More than anything, Ellison’s novel represents a moving away from the binary or double-consciousness (Hegel, DuBois, the Marxist dialectic) and towards a more uncertain multiplicity. Ellison wrote to Wright that he wanted to expose the Communist Party’s abandonment of blacks in the novel, and to depict a man “who had been forged in the underground of American experience and yet managed to emerge less angry than ironic.” Part of his resistance to becoming a “type” is his constant movement, his search for self-knowledge, and his awareness of his own contradictions – like Langston Hughes’ speaker, this narrator, too, sings America and ‘contains multitudes.’

It’s interesting to consider women in this novel – the narrator champions women’s rights at one point, relates to a white stripper, has an affair with a white woman (its ‘rape play’ rehearses Birth of a Nation and Bigger and Mary, but also looks ahead to blaxploitation films like Sweet Sweetback). Unlike the “invisible man,” itself a rewriting of the “native son,” women do not have the luxury of remaining invisible in the novel; they are made into spectacle, as the stripper and raped daughter of Trueblood attest.

– The Introduction: The unnamed narrator squats in a basement at the edge of Harlem, “a border area,” sucking power off the grid to light it up brightly with filament bulbs, which are more expensive to run: “I live rent-free in a building rented strictly to whites, in a section of the basement that was shut off and forgotten during the nineteenth century.” In this sense, he siphons and ‘wastes’ the provisions of capital in a repurposed way. He listens to Louis Armstrong’s “Black and Blue” because Armstrong “made poetry out of being invisible” 8.

– The Battle Royal: The story begins 20 years earlier, when the narrator is a boy. He does not understand his grandfather’s advice to treat life as a war, to “overcome ’em with yeses…let ’em swoller you till they vomit or bust wide open.” He is invited to give a speech to a group of white men in the town. There is a stripper there who “saw only me with her impersonal eyes” – as in McKay’s “Harlem Dancer,” the woman’s eyes are vacant as she performs, moving outside her body (the kewpie doll is comparable to the Sambo doll here). The white men make the black boys fight for coins on an electrified rug, dehumanizing them before the boy’s speech. He wonders if this is not a time for “humility and nonresistance,” but is forced into battling the others. It is no surprise that his speech is largely a recitation of Booker T. Washington’s “Cast Down Your Bucket” speech. He is given a scholarship in a briefcase, and in a dream, he sees the paper as “To Whom It May Concern: Keep this Nigger Boy Running” 33.

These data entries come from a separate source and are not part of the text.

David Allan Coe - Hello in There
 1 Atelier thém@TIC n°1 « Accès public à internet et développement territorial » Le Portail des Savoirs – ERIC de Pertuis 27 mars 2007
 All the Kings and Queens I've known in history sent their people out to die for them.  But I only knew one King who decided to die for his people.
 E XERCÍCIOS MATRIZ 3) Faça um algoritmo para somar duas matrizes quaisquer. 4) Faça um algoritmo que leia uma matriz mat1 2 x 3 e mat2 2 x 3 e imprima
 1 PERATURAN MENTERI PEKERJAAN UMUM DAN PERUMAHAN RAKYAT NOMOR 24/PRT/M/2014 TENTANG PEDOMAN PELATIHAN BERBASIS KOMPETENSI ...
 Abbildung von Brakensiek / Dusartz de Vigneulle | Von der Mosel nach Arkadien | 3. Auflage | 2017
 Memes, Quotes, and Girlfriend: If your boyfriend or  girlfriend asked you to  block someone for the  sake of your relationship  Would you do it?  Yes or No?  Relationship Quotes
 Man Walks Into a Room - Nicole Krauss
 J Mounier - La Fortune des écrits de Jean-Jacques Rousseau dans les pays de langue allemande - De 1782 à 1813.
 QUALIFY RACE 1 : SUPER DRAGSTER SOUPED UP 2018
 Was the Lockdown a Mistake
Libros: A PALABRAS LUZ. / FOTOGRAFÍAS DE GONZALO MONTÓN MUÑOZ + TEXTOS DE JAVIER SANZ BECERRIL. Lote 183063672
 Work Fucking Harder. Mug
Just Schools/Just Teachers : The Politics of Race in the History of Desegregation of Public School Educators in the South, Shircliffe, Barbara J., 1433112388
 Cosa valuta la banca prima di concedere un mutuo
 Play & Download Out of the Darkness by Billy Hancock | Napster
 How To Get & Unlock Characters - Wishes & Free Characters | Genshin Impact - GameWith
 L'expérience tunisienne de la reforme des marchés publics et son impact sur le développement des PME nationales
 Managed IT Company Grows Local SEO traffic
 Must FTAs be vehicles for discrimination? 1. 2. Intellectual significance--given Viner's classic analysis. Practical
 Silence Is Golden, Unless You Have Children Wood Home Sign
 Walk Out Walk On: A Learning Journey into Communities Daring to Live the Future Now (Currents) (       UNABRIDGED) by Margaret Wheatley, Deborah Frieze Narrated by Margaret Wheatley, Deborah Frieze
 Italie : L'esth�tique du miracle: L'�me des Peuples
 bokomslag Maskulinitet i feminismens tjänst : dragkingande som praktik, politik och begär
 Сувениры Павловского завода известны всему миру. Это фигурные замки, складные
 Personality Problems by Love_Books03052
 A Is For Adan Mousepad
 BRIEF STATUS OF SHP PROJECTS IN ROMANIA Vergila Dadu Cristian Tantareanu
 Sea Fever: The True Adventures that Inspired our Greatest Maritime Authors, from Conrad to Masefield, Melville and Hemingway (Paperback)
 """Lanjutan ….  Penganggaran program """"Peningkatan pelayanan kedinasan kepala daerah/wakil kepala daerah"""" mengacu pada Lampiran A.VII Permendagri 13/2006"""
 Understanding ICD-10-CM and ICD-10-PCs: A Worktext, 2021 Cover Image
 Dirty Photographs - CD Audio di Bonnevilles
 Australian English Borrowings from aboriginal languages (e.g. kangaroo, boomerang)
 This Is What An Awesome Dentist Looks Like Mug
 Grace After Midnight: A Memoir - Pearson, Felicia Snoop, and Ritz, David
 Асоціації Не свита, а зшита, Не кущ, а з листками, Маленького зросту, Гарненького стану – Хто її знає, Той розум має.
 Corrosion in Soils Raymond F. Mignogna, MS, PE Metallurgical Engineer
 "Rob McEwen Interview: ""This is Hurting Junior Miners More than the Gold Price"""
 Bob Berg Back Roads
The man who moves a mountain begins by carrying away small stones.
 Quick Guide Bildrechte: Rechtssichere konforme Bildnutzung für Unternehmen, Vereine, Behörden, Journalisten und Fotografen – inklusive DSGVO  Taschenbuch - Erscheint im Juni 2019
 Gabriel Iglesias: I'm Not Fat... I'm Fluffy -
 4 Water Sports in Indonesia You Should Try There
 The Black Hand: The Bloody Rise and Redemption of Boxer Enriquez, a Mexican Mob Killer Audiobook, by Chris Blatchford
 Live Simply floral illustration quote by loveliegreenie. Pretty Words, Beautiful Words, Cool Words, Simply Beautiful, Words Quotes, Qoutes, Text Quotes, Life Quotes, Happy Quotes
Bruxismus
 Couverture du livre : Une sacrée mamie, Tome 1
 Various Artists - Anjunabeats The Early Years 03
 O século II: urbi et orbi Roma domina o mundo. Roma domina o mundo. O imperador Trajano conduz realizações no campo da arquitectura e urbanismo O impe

– The university: The narrator drives the rich, white Mr. Norton around, who is obsessed with his own pure, dead daughter. He is fascinated by Trueblood, a local black sharecropper who rapes and impregnates his own daughter, supposedly in his sleep. Trueblood says he is in “the tunnel” in his dream (MattyLou’s vagina), and once a man gets himself in “a tight spot” like that, he “wants some more” 68. Norton gives him cash and makes the narrator take him to a black brothel, where he gets drunk and a fight breaks out. Homer Barbee lectures the narrator on how great the founder is and says he should have shown Norton an idealized picture of black life. He is dismissed from the college with 7 letters of recommendation.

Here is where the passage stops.